Note: The following is sponsored content from Richardson, Texas-based Vertex.


In retail, as well as other industries where there is significant competition, predicting customer behavior through predictive analytics is no longer an option. It's become a critical must-have.  Companies that have failed to adopt this new approach have gone out of business, while those that have embraced it have thrived. 

Predictive analytics, when paired with smart customer engagement, can significantly improve performance. But how can utilities take advantage?

Dennis Rominger, marketing manager with Puget Sound Energy, and Micah DeHenau, vice president of Analytics and Consulting Services at Vertex, discussed that question and others during a recent Energy Central webinar titled, “Better Customer Engagement: Increasing Marketing Success with Predictive Analytics.”

The following is an edited excerpt of the webinar. 

Q: How can predictive analytics be used to improve customer engagement at a utility?

DeHenau: One example is to better target offers. If my customer base is like a deck of cards, [predictive analytics] allows me to stack that deck in my favor. So I am achieving a higher return within a smaller portion of the population. By stacking the higher propensity customers toward the top of the population through predictive analytics, and scoring them on their likelihood to exhibit a certain behavior, I can then market to the customers most likely to enroll. 

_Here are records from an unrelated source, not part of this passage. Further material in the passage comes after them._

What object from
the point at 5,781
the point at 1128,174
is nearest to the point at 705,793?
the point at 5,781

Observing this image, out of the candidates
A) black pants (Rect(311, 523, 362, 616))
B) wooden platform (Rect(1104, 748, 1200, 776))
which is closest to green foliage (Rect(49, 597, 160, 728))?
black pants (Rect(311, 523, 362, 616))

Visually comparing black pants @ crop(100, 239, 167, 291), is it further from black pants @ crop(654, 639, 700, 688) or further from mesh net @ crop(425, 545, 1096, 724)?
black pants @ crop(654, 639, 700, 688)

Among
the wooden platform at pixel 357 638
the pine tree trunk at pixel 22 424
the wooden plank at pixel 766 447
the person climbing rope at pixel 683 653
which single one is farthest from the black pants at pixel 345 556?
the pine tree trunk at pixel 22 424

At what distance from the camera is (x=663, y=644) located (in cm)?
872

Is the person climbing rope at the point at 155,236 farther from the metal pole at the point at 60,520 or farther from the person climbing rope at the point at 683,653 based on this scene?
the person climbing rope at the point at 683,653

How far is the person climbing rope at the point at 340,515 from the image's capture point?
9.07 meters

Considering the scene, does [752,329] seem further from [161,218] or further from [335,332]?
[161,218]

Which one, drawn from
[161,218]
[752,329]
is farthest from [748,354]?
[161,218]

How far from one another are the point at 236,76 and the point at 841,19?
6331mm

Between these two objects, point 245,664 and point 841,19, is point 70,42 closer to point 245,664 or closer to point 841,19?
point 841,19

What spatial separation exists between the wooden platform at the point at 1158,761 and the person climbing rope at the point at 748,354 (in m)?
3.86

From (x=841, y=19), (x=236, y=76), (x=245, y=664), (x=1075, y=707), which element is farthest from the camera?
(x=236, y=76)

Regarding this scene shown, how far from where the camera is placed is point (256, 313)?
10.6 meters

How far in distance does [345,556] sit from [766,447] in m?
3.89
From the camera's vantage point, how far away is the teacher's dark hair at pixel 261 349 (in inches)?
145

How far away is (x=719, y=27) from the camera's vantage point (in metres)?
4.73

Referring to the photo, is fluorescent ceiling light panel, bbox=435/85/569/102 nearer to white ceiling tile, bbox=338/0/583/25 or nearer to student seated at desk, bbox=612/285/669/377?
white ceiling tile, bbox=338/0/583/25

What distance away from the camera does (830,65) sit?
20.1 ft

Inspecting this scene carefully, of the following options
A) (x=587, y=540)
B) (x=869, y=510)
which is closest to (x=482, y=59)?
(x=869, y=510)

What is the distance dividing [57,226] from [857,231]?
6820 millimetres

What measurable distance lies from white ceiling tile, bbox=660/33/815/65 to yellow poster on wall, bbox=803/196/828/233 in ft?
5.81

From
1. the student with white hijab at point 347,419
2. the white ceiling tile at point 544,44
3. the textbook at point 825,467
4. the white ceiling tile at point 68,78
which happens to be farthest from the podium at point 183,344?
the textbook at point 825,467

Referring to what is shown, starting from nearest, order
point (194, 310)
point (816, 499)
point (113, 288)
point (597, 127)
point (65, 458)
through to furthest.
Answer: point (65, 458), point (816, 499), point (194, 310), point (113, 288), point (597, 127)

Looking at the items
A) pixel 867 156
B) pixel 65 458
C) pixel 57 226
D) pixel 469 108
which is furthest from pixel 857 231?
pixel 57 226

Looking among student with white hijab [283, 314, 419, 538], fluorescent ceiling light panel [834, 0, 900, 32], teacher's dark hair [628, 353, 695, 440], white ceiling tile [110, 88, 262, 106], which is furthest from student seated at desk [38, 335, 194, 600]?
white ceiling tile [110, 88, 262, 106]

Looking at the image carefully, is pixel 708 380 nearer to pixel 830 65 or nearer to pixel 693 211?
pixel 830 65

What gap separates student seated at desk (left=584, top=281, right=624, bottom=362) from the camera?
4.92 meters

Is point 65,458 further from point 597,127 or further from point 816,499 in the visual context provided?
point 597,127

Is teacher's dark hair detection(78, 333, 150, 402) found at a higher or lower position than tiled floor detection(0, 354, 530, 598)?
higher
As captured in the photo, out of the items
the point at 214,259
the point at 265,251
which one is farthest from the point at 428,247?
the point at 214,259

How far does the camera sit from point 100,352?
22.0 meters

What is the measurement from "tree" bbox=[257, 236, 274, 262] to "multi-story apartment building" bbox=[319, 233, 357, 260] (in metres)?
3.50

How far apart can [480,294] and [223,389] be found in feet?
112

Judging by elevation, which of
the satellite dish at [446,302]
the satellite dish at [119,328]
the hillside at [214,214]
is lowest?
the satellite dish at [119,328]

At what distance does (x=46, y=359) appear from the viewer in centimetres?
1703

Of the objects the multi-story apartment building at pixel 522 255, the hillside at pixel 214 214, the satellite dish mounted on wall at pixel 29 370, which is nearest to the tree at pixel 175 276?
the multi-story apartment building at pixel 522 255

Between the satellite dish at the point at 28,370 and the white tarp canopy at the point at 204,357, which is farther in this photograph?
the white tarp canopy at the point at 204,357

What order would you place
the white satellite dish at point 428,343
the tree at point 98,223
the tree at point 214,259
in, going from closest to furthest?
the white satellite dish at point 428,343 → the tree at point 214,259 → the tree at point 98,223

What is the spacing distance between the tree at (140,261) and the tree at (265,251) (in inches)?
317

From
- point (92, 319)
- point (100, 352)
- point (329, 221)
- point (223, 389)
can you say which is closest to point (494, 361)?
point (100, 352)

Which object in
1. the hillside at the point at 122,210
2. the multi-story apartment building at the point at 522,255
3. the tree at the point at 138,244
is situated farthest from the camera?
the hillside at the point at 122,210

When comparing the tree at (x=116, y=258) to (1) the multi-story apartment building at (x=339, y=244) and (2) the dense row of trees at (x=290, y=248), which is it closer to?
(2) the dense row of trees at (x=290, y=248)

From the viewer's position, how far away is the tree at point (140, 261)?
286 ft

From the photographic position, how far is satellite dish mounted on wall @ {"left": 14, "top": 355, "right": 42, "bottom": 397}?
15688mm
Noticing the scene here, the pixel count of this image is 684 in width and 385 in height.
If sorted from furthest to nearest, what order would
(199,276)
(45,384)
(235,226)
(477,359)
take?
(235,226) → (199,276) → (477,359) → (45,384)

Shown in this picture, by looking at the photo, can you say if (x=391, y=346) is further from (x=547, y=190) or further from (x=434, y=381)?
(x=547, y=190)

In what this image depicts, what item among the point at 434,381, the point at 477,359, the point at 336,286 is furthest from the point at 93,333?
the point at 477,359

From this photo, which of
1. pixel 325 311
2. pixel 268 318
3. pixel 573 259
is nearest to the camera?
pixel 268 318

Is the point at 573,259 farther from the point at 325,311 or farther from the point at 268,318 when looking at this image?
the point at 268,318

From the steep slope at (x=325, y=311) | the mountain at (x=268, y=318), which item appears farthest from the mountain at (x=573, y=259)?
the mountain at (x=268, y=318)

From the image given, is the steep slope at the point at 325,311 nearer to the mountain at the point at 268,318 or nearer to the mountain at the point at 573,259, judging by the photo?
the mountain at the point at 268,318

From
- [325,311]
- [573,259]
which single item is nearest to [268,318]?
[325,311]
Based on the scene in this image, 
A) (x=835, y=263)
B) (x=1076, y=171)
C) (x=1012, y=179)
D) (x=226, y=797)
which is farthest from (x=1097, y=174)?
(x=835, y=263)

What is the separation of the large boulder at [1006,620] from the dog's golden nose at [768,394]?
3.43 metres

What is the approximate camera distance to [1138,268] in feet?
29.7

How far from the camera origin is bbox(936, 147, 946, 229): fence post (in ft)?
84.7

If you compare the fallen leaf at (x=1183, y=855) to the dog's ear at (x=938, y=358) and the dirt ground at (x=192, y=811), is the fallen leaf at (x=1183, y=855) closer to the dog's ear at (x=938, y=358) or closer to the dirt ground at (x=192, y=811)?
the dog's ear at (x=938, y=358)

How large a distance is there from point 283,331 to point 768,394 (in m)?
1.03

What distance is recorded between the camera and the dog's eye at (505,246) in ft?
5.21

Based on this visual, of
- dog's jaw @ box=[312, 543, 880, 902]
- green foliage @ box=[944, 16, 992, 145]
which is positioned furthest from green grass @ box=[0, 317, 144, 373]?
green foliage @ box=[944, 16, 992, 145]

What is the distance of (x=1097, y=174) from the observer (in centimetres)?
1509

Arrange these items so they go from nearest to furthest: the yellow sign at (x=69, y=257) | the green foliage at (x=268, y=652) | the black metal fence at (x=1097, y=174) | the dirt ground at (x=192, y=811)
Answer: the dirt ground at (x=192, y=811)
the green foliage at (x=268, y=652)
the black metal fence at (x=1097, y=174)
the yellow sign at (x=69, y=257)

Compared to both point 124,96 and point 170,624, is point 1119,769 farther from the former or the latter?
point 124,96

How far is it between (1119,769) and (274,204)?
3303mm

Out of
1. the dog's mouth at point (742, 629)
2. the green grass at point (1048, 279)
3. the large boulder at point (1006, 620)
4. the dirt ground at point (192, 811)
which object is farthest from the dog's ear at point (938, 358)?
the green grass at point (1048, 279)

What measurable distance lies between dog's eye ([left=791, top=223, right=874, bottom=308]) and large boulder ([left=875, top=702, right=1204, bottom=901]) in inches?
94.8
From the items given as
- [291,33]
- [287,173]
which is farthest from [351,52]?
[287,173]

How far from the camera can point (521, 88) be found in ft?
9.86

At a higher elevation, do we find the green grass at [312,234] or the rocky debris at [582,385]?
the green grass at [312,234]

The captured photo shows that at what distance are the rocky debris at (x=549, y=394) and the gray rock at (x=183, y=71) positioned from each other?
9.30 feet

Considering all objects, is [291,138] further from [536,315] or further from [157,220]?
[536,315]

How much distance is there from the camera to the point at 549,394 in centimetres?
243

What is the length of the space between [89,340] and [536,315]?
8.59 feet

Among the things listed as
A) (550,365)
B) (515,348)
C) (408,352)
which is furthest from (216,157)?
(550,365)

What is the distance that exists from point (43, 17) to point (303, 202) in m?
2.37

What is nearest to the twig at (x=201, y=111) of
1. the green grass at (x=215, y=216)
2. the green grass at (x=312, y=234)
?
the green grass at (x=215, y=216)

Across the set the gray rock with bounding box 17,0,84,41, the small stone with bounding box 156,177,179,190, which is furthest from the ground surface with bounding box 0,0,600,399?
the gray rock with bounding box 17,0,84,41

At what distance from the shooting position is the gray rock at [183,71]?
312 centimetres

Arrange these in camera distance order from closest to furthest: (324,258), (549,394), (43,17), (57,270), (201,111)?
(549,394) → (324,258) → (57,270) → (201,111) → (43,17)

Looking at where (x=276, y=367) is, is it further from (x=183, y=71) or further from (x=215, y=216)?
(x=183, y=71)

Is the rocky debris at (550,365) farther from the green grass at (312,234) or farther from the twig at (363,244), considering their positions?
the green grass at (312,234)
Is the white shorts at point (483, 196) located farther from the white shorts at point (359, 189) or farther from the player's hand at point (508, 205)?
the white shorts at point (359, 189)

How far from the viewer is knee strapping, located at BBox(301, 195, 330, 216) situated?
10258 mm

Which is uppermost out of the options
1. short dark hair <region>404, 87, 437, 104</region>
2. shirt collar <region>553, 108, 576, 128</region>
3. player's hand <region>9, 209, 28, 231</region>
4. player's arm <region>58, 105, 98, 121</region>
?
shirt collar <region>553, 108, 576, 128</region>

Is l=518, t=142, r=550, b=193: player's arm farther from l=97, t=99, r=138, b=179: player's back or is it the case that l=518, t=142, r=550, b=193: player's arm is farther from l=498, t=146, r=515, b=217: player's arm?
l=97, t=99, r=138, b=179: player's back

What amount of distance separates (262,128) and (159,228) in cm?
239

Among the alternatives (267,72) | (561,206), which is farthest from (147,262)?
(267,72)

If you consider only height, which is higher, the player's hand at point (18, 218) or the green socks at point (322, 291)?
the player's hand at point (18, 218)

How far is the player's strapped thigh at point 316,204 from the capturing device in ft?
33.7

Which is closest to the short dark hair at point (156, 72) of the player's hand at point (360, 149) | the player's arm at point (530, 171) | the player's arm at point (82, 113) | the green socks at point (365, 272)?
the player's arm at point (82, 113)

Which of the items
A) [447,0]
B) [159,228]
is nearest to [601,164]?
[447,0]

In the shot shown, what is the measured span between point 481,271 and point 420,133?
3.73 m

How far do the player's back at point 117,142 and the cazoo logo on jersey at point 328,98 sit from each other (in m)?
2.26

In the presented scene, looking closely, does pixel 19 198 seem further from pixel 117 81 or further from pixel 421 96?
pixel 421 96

This is important because consumers are going to need to take a more active role in meeting energy demand in the near future. Leveraging predictive analytics to pair specific customers with the right energy efficiency programs is ensuring just that. Better targeting means a utility can spend less on outreach, yet achieve a much better response. For instance, analytics can help predict the likelihood customers will enroll in energy efficiency, e-billing or auto-pay programs – programs that both the customer and the utility find incredibly valuable. Predictive analytics allows you to identify your prime candidates for those programs and craft messaging that appeals to their specific values to drive increased enrollment.  

Q: What are other ways predictive analytics can be used, in addition to improving marketing programs?

DeHenau: Utilities can also apply analytics to predict the likelihood of a customer to default on their debt. This can allow a utility to increase their debt-collection effort effectiveness by prioritizing collections resources and driving a higher return on collection-dollar investment.  

In addition, in competitive utility markets where utilities are attempting to acquire or keep high-value customers, predictive analytics can identify those customers that are likely to leave as well as those likely to be acquired, which allows the utility to focus their retention and acquisition efforts on those specific high-value customers.

In addition to these customer-based applications, there are also a number of asset and equipment-based applications – such as predicting the likelihood of an asset to fail – and better prioritizing maintenance schedules.  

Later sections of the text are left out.